Des poussières et des hommes

Mardi soir, 22h.
La nouvelle vient de tomber.
Projeté accidentellement par un geste inopportun, mon téléphone est de nouveau par terre.

Mercredi matin, 10h.
Dans le long tunnel sans réseau qu’il faut emprunter pour aller vers l’Ouest, le rituel est souvent le même face à aux « hordes sauvages » de tchatcheurs cellulaires et autres amateurs de bruits relous.

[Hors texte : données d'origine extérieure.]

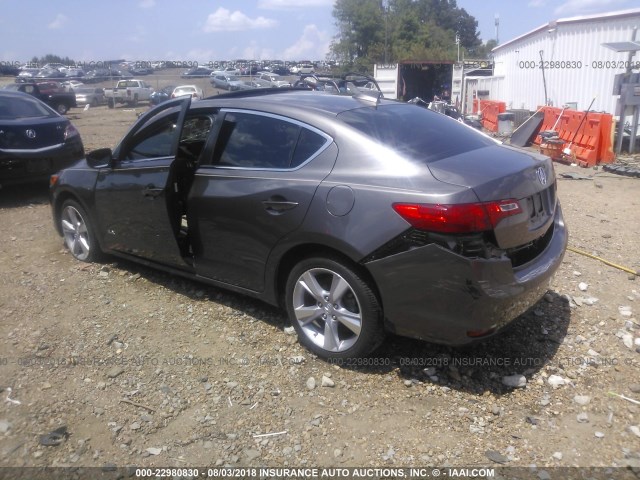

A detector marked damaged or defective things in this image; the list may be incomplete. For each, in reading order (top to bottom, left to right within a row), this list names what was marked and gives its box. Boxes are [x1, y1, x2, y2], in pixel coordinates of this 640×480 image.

damaged bumper [362, 204, 568, 344]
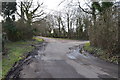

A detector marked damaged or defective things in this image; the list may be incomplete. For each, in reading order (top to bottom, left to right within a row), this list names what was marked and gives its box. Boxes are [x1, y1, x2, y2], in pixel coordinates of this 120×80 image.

cracked asphalt [18, 37, 118, 79]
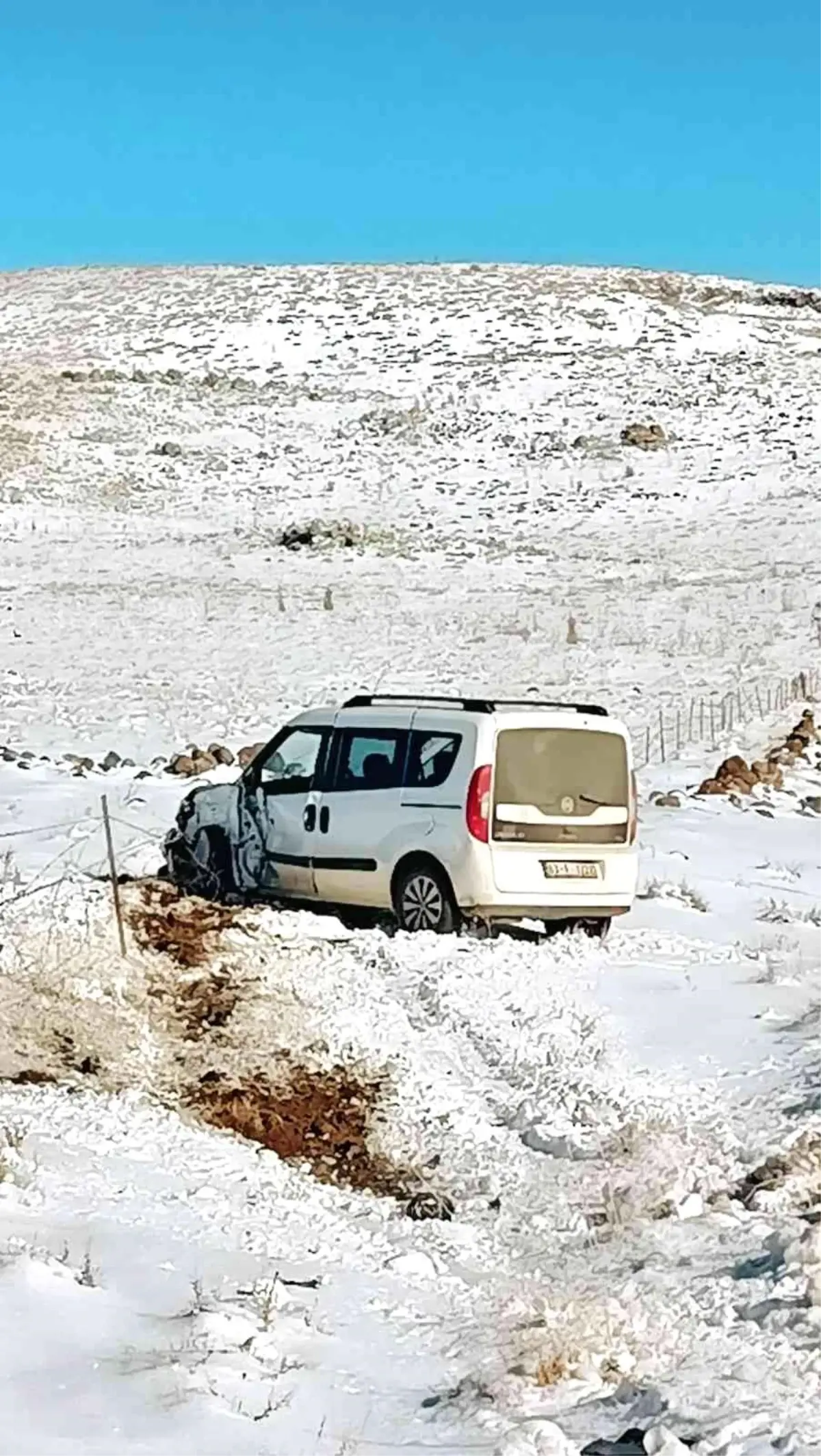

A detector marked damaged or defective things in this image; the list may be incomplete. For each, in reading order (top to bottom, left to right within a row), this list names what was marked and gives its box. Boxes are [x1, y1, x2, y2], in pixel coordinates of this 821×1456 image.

damaged vehicle door [234, 717, 330, 898]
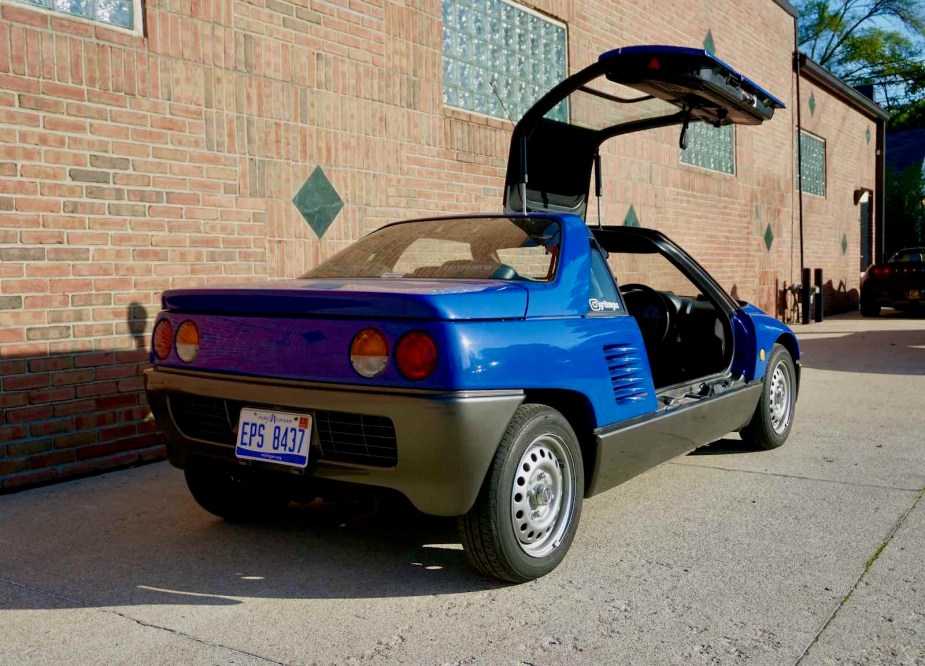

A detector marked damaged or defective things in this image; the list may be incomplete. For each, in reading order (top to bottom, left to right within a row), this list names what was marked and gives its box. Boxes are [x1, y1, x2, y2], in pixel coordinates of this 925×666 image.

pavement crack [668, 460, 920, 490]
pavement crack [0, 572, 286, 660]
pavement crack [788, 482, 924, 664]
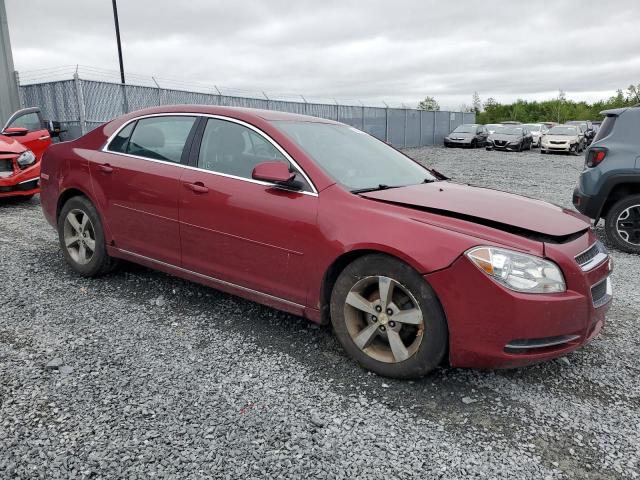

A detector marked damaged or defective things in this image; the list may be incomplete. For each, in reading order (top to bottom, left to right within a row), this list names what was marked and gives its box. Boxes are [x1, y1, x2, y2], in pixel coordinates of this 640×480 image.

crumpled hood [0, 134, 26, 155]
crumpled hood [360, 181, 592, 239]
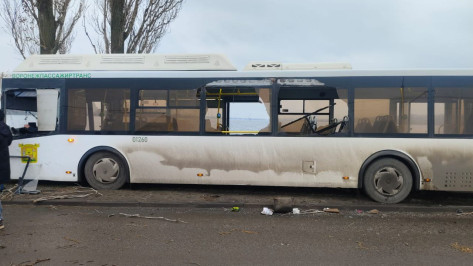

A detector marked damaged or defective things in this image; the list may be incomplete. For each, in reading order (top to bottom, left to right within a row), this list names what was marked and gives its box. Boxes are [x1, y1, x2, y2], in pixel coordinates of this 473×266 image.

damaged city bus [2, 54, 472, 203]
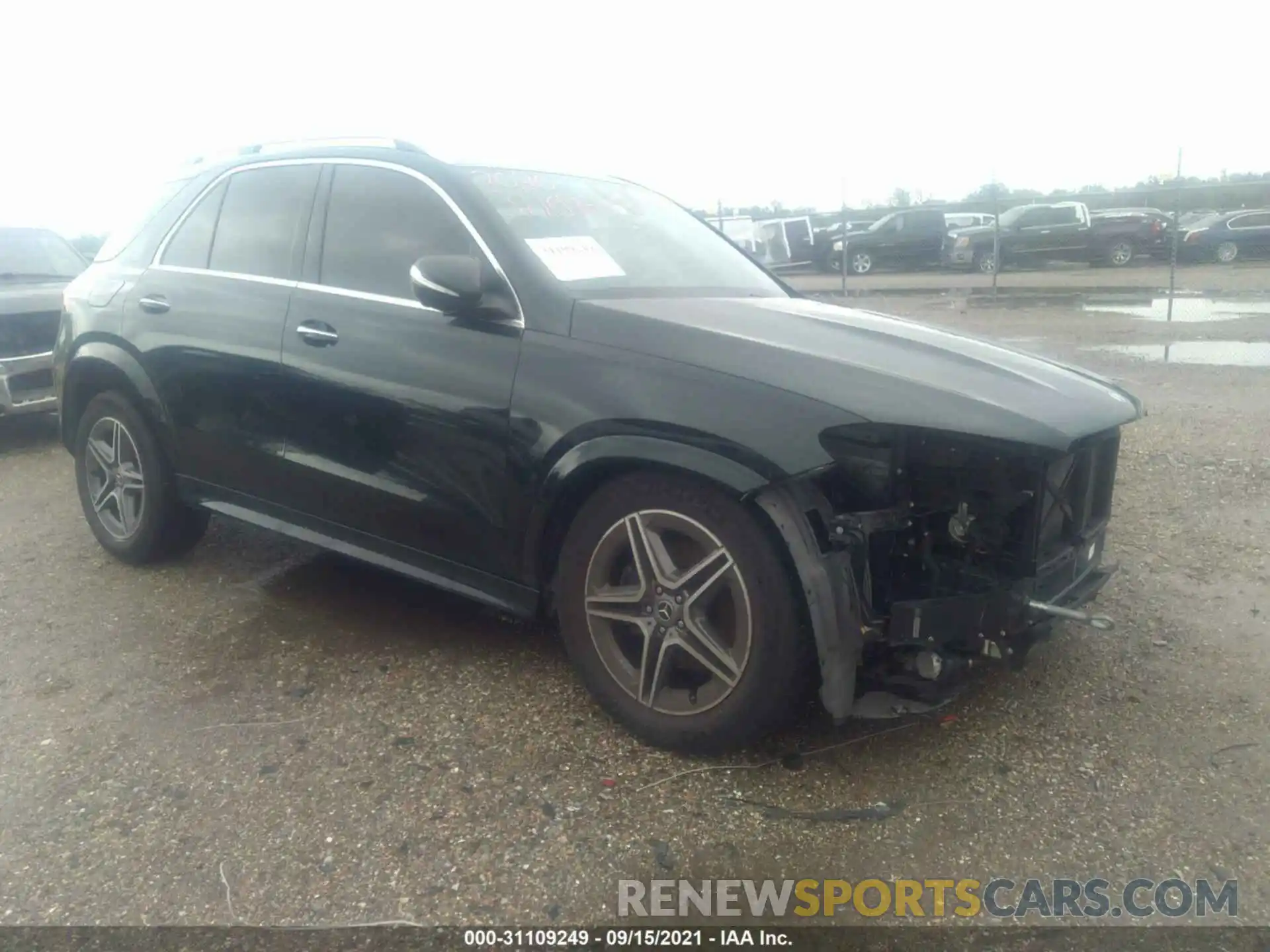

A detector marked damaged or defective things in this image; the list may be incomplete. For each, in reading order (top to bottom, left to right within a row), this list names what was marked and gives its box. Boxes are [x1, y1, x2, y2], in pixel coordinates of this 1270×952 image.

damaged front end [751, 423, 1122, 719]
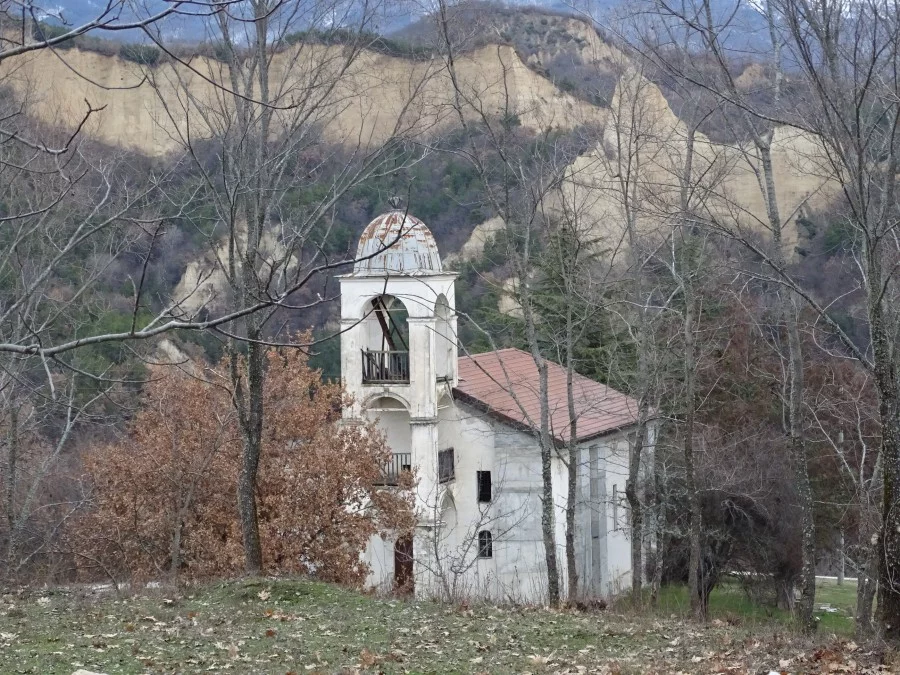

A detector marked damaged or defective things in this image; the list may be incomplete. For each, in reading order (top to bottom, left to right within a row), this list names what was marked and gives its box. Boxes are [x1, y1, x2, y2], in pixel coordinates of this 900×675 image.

rusty metal dome [356, 211, 446, 274]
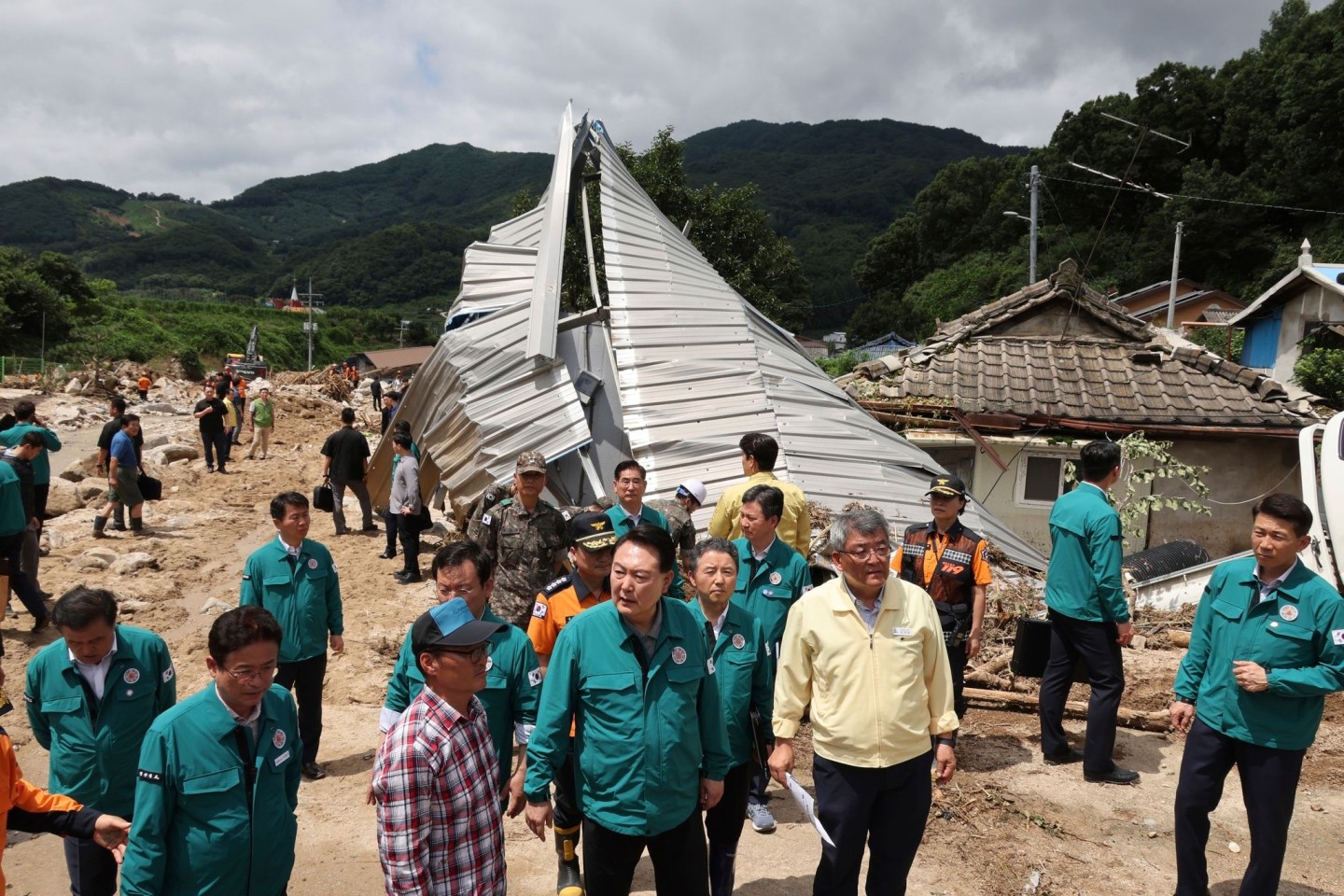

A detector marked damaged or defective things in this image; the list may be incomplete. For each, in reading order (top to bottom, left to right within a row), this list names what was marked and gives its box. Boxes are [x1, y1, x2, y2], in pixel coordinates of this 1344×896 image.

  • Un casque audio branché sur mon teléphone,
  • de la musique décalé plein les oreilles et…
  • Oh mon Dieu ! Le son est defectueux.

Mercredi après-midi, 14h.
Le constat est cruel. Mon téléphone a un problème et je dois consulter….
Mais que faire pour ne sombrer dans le désarroi (que l’on ressent parfois) face à ces bijoux technologiques sur lesquels aucune réparation ne semble possible.
#techno-blues

Samedi après-midi, 2 semaines plus tard.
Ça y est. Après mure réflexion, je suis fin prêt à envoyer mon précieux chez un réparateur spécialisé trouvé sur un obscur site internet. Il est cher mais la qualité est garantie.
Minute…!
Un surf de dernière minute m’apprend qu’il est possible de vérifier certains points soi-même. Le jeu en vaut le pixel…
Je vérifie…

Samedi après-midi, 1 heure plus tard.
Avec une épingle, je commence à vérifier l’orifice du casque.
Oho… Mais que vois-je ?

Un mouton… Non 2 moutons… Non mieux, un troupeau de poussière. Les voilà dehors, en train de me narguer.
À leur couleur gris-argent, je détecte leur provenance..

Ne serait-ce pas le fond de poche de mon jean bleu argent ?

Sic…….. ! Encore une victime expiatoire que le dieu Nylon a failli avoir.